Delaware Takeover Statute.  The Company is subject to the General Corporation Law of the State of Delaware (the “DGCL”), including Section 203. In general, Section 203 restricts the ability of a public Delaware corporation from engaging in a “business combination” with an “interested stockholder” for a period of three years after the date of the transaction in which the person became an interested stockholder. An “interested stockholder” includes any person or entity who in the last three years obtained 15% or more of any class or series of stock entitled to vote generally in the election of directors.  Generally, a “business combination” includes a merger, asset or stock sale or other transaction resulting in a financial benefit to the interested stockholder.  However, the restriction does not apply if:

 

	
 
	
•
	
the Board of Directors approved either the business combination or the transaction that resulted in the stockholder becoming an interested stockholder, with approval taking place prior to such business combination or transaction;

	
 
	
•
	
upon consummation of the transaction that resulted in the stockholder becoming an interested stockholder, the interested stockholder owned at least 85% of the Company’s voting stock outstanding at the time the transaction commenced, excluding certain shares;

	
 
	
•
	
the business combination is approved by the Board of Directors and by the affirmative vote of holders of at least two-thirds of the outstanding voting stock that is not owned by the interested stockholder, with approval taking place concurrently with or after the business combination.

 

Under certain circumstances, this provision may make it more difficult for a person who would be an “interested stockholder” to effect various business combinations with the Company for a three-year period.
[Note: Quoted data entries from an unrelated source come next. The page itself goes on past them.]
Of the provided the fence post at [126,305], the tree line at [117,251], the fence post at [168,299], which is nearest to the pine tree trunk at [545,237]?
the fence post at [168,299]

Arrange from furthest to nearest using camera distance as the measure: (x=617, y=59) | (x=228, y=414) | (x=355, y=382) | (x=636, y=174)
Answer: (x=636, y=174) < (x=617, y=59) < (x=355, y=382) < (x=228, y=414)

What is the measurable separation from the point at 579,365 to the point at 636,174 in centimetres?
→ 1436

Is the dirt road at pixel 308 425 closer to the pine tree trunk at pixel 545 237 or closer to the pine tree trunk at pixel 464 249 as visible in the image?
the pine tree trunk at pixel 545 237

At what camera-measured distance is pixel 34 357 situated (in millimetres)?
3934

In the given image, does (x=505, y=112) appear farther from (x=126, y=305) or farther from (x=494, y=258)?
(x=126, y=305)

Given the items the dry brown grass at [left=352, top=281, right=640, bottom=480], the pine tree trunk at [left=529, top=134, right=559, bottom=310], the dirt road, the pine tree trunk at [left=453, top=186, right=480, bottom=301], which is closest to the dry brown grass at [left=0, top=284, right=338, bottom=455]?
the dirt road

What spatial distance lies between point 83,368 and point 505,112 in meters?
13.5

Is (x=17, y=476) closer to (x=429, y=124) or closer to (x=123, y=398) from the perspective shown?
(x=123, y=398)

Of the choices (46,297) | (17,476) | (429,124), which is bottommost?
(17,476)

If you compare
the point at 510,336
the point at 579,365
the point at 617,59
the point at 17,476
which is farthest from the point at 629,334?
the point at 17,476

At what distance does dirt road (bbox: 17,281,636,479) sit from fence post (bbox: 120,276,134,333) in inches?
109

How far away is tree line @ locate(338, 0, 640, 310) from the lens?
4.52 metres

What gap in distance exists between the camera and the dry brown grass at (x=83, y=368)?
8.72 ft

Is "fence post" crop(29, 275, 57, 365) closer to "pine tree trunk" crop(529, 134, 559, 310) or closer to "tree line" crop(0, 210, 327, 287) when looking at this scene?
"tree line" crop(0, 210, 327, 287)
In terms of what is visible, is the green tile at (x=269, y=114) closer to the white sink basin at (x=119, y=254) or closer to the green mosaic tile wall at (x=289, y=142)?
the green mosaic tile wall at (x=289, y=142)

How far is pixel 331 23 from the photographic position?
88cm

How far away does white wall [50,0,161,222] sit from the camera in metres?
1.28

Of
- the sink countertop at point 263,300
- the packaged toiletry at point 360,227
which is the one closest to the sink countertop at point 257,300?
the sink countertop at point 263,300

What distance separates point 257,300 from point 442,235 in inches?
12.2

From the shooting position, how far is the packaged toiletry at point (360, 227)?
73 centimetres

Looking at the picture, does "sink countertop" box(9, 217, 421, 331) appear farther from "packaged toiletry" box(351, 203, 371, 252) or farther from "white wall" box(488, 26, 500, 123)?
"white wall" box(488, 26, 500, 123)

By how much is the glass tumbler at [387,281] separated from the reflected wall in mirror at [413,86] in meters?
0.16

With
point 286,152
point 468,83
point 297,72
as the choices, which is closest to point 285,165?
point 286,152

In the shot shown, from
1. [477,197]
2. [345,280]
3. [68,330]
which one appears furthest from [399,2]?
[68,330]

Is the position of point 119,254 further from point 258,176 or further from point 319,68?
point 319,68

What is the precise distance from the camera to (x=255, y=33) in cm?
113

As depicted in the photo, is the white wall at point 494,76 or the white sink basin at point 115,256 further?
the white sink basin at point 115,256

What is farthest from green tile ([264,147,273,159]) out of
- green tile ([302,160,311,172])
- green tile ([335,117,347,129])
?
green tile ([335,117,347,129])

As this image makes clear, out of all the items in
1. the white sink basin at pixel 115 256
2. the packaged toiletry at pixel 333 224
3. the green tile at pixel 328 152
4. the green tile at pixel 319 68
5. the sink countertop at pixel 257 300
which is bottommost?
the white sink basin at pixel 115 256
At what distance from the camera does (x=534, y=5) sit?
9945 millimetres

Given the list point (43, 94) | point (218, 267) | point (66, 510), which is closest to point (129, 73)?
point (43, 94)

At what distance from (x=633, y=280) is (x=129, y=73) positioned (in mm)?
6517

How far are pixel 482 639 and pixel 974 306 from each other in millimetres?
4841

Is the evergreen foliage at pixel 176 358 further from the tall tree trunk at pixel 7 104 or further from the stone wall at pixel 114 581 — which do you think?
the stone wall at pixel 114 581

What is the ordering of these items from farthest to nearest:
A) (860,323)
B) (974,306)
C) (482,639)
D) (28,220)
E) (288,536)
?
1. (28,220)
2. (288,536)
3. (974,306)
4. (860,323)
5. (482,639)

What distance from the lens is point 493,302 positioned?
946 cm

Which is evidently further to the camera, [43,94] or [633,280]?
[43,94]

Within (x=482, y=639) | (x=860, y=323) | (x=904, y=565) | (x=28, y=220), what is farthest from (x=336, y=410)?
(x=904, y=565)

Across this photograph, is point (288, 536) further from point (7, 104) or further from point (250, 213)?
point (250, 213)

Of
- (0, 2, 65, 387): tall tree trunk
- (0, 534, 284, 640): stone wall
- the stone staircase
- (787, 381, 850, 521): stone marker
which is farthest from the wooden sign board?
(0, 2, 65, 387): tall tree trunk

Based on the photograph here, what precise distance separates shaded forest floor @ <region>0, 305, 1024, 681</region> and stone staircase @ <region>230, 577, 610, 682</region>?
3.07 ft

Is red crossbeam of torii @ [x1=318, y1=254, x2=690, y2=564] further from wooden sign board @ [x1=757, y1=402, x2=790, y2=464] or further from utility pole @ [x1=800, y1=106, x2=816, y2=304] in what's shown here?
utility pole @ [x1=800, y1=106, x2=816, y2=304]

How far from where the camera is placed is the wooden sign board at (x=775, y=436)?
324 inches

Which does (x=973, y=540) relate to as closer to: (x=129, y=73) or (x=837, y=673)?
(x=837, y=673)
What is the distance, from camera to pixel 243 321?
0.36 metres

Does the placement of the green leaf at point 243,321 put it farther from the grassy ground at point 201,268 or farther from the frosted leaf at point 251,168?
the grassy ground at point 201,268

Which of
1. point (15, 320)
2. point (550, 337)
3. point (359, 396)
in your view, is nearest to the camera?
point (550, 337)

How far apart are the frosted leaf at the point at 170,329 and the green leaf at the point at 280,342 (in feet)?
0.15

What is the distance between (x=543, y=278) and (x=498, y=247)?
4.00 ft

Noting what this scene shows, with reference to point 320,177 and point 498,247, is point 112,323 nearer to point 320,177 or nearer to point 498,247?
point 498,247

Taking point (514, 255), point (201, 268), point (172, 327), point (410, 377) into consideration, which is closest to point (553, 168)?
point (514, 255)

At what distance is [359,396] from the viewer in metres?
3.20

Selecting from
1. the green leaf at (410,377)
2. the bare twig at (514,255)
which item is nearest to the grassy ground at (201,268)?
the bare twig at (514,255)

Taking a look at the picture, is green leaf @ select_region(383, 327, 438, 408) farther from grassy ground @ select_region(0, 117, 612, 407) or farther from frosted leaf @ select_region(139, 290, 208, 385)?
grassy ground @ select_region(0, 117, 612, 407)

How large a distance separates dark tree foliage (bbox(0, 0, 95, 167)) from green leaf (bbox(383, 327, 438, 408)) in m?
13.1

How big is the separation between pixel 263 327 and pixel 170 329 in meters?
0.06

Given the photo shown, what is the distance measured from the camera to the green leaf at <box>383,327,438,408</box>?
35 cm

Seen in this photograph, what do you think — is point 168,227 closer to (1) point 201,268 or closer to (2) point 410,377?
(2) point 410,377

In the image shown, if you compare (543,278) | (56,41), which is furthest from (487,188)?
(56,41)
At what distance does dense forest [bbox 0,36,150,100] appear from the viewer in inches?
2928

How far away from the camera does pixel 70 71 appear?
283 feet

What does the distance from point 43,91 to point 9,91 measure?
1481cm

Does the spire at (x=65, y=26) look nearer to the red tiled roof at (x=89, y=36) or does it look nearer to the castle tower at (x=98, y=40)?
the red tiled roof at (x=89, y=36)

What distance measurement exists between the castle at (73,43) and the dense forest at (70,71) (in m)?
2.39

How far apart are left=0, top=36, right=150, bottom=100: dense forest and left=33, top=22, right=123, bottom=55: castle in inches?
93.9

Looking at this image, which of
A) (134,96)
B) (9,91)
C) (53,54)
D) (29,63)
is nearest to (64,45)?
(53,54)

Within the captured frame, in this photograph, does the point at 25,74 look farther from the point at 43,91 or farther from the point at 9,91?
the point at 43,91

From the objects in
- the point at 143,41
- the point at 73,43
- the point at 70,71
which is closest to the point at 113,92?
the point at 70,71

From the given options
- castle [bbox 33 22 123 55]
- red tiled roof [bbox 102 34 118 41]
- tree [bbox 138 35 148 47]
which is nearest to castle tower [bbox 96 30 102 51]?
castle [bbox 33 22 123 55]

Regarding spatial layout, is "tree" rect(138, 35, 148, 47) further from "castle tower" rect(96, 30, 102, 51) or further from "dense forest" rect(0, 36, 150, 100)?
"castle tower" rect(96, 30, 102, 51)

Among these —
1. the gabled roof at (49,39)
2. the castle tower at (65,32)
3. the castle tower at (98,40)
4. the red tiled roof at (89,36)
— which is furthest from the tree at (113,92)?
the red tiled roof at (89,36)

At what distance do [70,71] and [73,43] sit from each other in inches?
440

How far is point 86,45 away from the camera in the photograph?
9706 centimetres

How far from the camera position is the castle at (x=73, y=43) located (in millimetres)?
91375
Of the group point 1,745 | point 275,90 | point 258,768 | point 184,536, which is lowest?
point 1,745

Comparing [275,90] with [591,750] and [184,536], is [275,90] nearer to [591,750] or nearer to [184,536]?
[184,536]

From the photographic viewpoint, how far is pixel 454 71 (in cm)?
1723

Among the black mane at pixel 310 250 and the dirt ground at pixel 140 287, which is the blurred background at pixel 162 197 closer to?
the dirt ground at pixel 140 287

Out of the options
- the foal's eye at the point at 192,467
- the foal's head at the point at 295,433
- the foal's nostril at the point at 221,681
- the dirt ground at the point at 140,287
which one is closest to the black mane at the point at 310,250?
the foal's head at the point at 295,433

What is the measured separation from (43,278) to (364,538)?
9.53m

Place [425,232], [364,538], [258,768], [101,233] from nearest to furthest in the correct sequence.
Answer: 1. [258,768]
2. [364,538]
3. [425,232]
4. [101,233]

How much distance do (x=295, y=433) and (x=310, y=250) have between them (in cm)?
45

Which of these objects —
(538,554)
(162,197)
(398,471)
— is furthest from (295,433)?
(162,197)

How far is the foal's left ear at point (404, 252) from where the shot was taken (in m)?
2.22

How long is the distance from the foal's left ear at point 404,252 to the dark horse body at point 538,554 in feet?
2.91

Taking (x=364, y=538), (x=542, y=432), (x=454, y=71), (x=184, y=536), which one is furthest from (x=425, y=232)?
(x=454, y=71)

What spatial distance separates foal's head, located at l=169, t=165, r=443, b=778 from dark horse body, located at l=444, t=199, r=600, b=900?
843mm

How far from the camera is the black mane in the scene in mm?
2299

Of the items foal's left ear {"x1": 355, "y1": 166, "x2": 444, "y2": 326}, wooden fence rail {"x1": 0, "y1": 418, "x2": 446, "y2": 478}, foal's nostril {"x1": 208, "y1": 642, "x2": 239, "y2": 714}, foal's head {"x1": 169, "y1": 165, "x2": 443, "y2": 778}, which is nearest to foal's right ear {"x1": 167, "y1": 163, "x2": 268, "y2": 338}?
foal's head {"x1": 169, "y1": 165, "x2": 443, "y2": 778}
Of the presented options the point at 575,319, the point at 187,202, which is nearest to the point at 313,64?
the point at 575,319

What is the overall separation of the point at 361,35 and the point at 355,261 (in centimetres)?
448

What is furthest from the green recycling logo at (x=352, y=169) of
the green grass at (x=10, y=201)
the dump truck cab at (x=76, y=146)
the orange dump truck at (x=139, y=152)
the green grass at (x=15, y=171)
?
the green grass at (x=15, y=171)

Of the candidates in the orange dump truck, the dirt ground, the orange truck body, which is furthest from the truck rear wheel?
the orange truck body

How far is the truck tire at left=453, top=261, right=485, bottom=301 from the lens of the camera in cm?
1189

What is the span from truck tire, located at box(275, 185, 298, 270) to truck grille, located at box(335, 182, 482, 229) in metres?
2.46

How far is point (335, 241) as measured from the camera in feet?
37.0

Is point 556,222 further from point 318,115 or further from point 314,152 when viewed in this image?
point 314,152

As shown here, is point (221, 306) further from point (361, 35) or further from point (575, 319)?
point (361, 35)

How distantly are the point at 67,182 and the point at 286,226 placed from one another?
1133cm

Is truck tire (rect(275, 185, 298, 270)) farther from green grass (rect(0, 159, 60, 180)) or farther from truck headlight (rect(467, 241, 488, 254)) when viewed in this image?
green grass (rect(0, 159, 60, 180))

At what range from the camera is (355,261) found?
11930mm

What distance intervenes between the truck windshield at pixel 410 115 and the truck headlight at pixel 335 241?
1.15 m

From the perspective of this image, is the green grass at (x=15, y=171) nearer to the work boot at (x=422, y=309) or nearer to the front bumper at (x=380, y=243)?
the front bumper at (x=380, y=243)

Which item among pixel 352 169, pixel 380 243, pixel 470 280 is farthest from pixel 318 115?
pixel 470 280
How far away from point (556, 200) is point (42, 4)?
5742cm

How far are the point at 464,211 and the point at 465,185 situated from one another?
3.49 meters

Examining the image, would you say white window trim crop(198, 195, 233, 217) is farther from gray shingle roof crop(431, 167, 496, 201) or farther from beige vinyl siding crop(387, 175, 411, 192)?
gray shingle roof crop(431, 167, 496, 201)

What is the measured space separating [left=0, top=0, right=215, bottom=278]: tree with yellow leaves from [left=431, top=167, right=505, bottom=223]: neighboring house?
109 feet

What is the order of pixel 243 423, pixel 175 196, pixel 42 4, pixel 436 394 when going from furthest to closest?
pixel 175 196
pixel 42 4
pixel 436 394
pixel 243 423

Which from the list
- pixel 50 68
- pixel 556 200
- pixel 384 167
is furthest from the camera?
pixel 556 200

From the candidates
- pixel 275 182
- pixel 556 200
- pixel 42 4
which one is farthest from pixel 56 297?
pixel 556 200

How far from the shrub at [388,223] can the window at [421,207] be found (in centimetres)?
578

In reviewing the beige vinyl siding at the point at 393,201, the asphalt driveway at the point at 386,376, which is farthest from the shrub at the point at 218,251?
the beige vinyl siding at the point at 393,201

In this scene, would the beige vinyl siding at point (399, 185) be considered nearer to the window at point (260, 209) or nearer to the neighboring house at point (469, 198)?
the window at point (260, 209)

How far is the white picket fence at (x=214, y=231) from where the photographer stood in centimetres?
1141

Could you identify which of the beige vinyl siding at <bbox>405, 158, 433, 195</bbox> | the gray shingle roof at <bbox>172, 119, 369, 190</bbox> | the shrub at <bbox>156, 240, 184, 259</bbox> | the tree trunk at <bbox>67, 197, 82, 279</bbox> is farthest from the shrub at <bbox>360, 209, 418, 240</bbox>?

This provision may encourage companies interested in acquiring the Company to negotiate in advance with the Board of Directors, because the stockholder approval requirement would be avoided if the Board of Directors were to approve either the business combination or the transaction that results in the stockholder becoming an interested stockholder. These provisions also may have the effect of preventing changes in the Board of Directors and may make it more difficult to accomplish transactions that stockholders may otherwise deem to be in their best interest.

 

Limitations on Director Liability

 

The Certificate of Incorporation provides that no director shall be personally liable to the Company or the stockholders for monetary damages for any breach of fiduciary duty by such director as a director, notwithstanding any other provision of law to the contrary. However, a director shall be liable to the extent required by applicable law (i) for any breach of the director’s duty of loyalty to the Company or the stockholders, (ii) for acts or omissions not in good faith or which involve intentional misconduct or a knowing violation of law, (iii) under Section 174 of the DGCL, which relates to unlawful payments of dividends or unlawful stock repurchases or redemptions, or (iv) for any transaction from which the director derived an improper personal benefit.

 

Indemnification of Directors and Officers

The Certificate of Incorporation and By-Laws provide that the Company shall indemnify its directors and officers, whether former or present, and provide for the advancement to them of expenses in connection with actual or threatened proceedings and claims arising out of their status as such to the fullest extent permitted by the DGCL. These provisions may be held not to be enforceable for violations of the federal securities laws of the United States.

 

Transfer Agent and Registrar

 

The transfer agent for the common stock is American Stock Transfer & Trust Company, LLC.